Via Wyoming News Exchange

The No Man’s Land Film Festival is scheduled for 6 p.m. Friday at the University of Wyoming Education Building Auditorium. Admission is free, and a panel discussion that includes Laramie women in the outdoor world is set to precede the screening.

Based in Carbondale, Colorado, No Man’s Land Film Festival is now in its fourth year. Featuring a slate of all-woman adventure films, the festival aims to celebrate the full scope of female athletes in outdoor sports, cultivate exploration from a woman’s point of view and inspire change in the outdoor and film industries.

Tour coordinator Kathy Karlo said the outdoor industry and the outdoor films that portray it can have a masculine undertone, which the film festival wants to “undefine.”

“We aren’t trying to redefine it. We want to take the whole thing and restructure it from the ground up,” she said. “It’s different for everybody.”

Founder Aisha Weinhold was inspired to start the festival after watching years of other outdoor-type film festivals and not seeing any women in them, Karlo said.

“She took that idea and ran with it,” she said.

Karlo said she’s hoping the audience — the event is open to everyone — will take the ideas from the screen into their own worlds.

“The film festival is a starting point for these conversations,” she said. “We want to spark some new conversations and hopefully some new inspiration for people — that’s where the change happens.”

********

TASK REQUIREMENTS
• 1. In the film festival article, what Colorado town is the festival based in?
• 2. Please present everything in the rows from the line containing "What is the spatial" down to the last of the rows as a Markdown table with the columns No. and Text, leaving out blank lines.

********

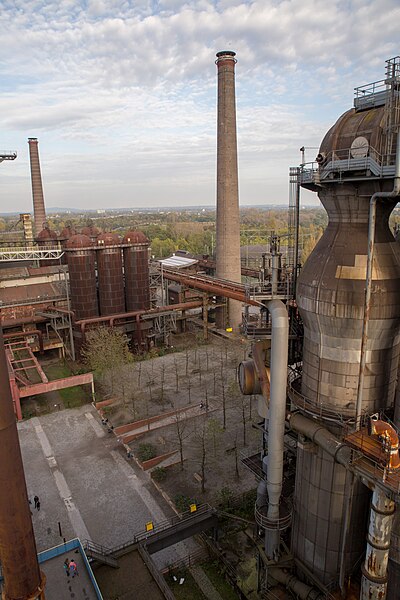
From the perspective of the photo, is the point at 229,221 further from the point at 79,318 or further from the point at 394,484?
the point at 394,484

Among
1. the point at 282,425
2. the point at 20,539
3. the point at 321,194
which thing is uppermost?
the point at 321,194

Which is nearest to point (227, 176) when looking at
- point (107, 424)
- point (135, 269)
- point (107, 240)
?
point (135, 269)

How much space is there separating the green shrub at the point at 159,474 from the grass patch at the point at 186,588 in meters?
6.64

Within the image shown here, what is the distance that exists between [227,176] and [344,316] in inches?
1404

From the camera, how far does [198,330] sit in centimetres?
5419

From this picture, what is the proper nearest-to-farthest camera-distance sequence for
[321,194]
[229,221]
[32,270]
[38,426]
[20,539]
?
[20,539], [321,194], [38,426], [229,221], [32,270]

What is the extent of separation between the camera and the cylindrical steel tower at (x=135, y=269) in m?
46.8

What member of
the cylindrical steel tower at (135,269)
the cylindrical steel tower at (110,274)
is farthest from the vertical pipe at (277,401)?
the cylindrical steel tower at (135,269)

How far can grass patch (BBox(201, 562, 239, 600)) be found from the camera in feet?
61.3

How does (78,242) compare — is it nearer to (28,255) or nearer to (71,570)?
(28,255)

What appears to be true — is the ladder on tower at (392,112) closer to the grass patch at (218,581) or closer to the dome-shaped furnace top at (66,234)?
the grass patch at (218,581)

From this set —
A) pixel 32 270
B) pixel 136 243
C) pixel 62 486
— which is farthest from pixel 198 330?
pixel 62 486

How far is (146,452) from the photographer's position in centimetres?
2847

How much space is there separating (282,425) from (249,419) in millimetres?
17822
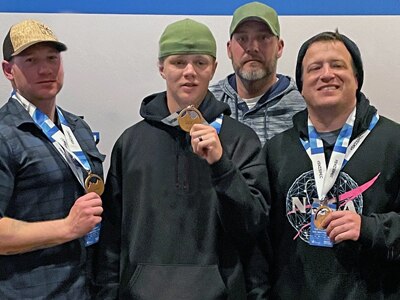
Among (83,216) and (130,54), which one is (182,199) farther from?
(130,54)

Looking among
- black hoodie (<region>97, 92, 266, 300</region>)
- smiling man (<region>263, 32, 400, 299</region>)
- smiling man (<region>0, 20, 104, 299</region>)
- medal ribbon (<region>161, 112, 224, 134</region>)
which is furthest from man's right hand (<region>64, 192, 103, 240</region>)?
smiling man (<region>263, 32, 400, 299</region>)

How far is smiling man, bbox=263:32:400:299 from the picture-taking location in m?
1.56

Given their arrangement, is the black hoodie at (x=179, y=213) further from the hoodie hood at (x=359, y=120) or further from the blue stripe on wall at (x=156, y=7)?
the blue stripe on wall at (x=156, y=7)


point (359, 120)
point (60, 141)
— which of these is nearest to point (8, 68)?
point (60, 141)

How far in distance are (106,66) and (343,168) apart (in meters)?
1.13

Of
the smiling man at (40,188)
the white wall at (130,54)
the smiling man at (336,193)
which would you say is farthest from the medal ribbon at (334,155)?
the white wall at (130,54)

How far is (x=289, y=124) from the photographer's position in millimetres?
2031

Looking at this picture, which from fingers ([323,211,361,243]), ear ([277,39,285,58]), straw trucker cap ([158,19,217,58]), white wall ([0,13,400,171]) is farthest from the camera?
white wall ([0,13,400,171])

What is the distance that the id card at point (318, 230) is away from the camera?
1556 millimetres

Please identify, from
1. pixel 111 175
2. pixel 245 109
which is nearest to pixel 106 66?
pixel 245 109

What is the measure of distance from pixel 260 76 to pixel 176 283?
87cm

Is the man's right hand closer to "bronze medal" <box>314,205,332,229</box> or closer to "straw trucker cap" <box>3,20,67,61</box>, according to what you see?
"straw trucker cap" <box>3,20,67,61</box>

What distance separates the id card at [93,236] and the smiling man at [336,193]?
518 millimetres

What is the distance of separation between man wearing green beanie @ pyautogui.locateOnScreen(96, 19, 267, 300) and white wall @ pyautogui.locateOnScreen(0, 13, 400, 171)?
2.30ft
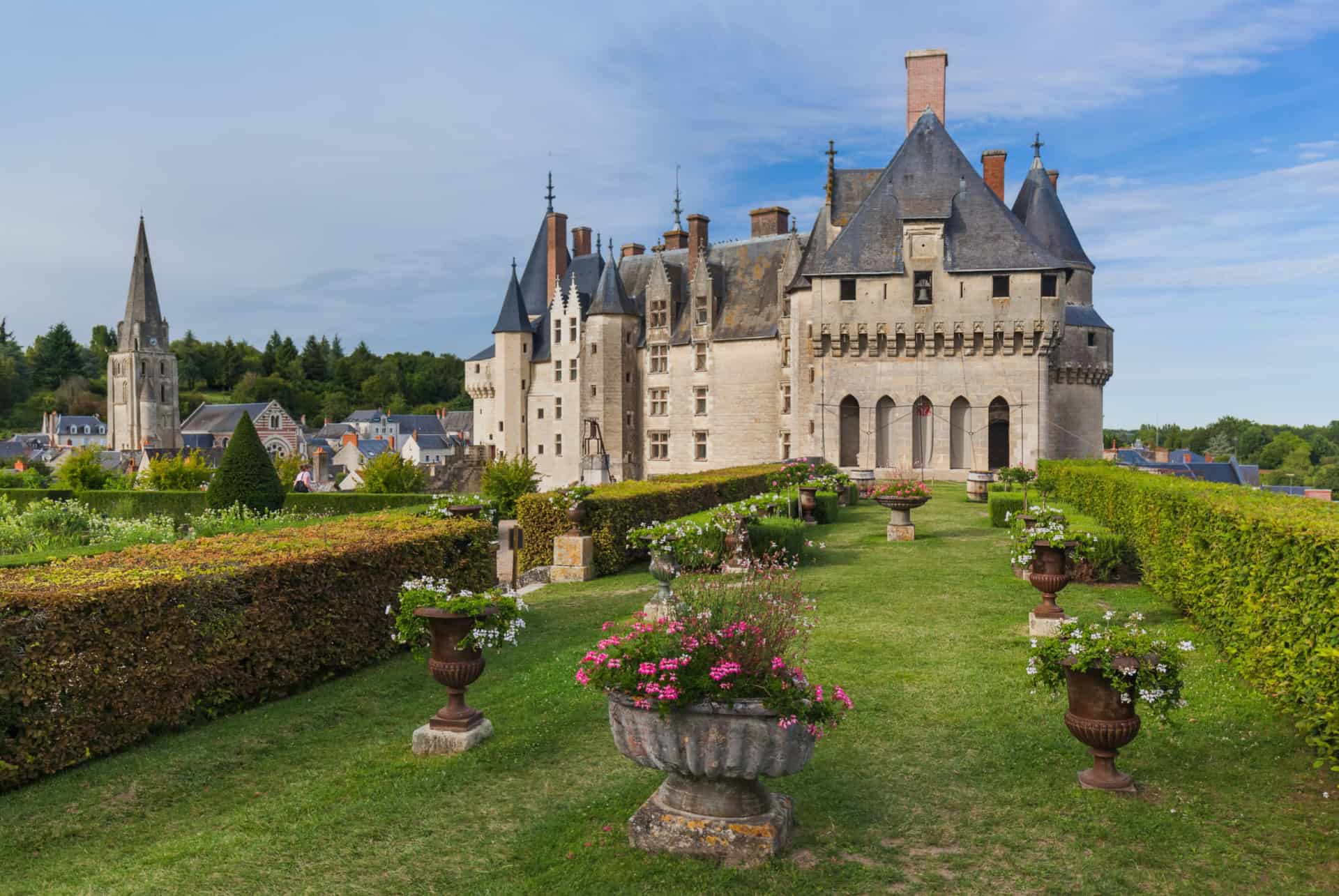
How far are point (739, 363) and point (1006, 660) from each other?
35.2 m

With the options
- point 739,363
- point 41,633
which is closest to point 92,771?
point 41,633

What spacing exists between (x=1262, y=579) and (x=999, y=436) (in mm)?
29271

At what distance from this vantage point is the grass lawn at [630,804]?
17.2ft

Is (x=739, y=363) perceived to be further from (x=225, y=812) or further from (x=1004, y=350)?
(x=225, y=812)

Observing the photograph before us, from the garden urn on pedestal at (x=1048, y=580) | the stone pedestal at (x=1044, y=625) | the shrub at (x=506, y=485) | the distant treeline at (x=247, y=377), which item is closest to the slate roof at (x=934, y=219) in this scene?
the shrub at (x=506, y=485)

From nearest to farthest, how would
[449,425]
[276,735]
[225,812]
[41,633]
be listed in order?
[225,812], [41,633], [276,735], [449,425]

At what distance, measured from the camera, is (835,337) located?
119 feet

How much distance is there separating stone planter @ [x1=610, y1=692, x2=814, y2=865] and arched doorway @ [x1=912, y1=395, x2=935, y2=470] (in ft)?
105

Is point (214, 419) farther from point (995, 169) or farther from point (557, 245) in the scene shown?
point (995, 169)

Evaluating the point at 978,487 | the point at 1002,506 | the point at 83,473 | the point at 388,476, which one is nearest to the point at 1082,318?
the point at 978,487

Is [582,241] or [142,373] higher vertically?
[582,241]

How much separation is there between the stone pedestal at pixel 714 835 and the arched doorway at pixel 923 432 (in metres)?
31.9

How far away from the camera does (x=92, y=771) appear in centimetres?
705

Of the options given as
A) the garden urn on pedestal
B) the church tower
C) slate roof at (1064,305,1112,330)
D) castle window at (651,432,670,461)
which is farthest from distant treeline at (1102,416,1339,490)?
the church tower
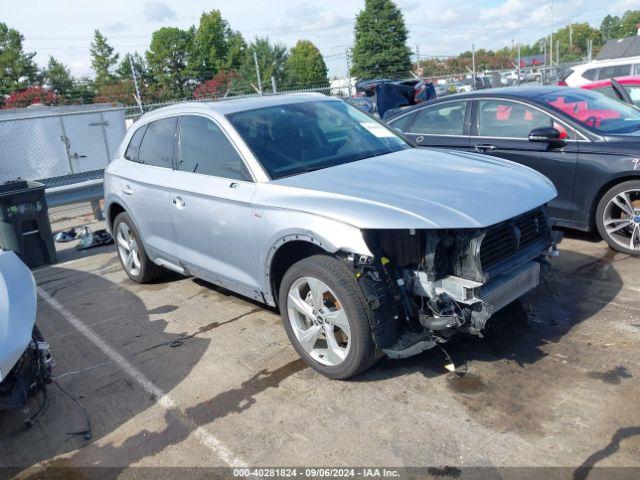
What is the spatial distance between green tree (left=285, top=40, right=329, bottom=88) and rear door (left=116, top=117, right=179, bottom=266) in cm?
3564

********

SOLUTIONS BELOW
• 1. Carbondale, Colorado.

• 2.
| No. | Text |
|---|---|
| 1 | What is the spatial distance between green tree (left=285, top=40, right=329, bottom=88) and rear door (left=116, top=117, right=179, bottom=266) in cm? |
| 2 | 3564 |